ASSIGNMENT - Reproduce all of the data below without alteration; exclude every picture.

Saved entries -
*****
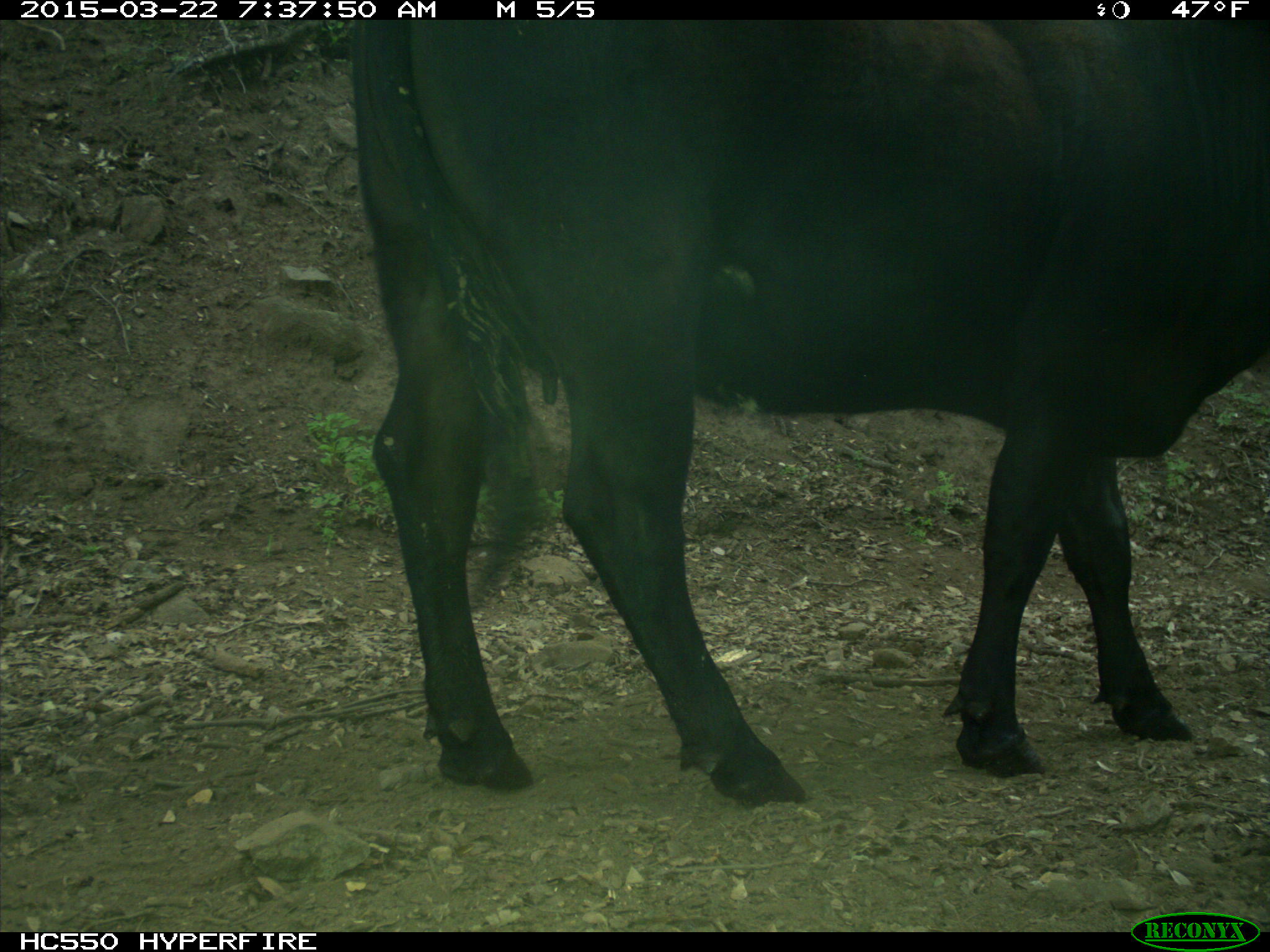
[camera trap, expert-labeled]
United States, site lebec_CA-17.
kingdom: Animalia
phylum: Chordata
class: Mammalia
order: Artiodactyla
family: Bovidae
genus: Bos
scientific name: Bos taurus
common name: domestic cow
Bos taurus (domestic cow).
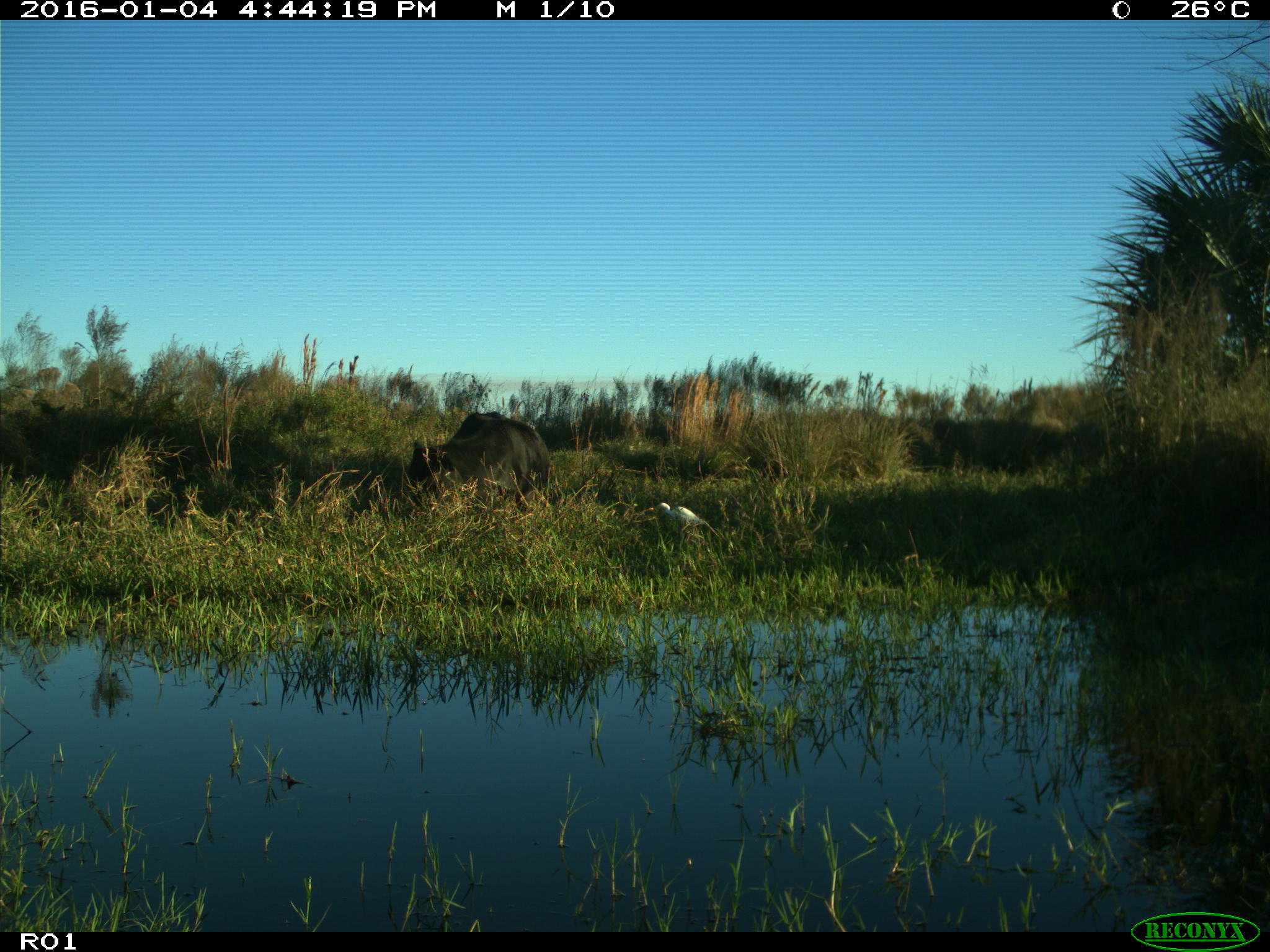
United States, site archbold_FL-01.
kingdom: Animalia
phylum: Chordata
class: Mammalia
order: Artiodactyla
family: Bovidae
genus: Bos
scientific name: Bos taurus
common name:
*****
RESPONSE BELOW -
[camera trap, expert-labeled]
United States, site lebec_CA-17.
kingdom: Animalia
phylum: Chordata
class: Mammalia
order: Artiodactyla
family: Bovidae
genus: Bos
scientific name: Bos taurus
common name: domestic cow
Bos taurus (domestic cow).
United States, site archbold_FL-01.
kingdom: Animalia
phylum: Chordata
class: Mammalia
order: Artiodactyla
family: Bovidae
genus: Bos
scientific name: Bos taurus
common name:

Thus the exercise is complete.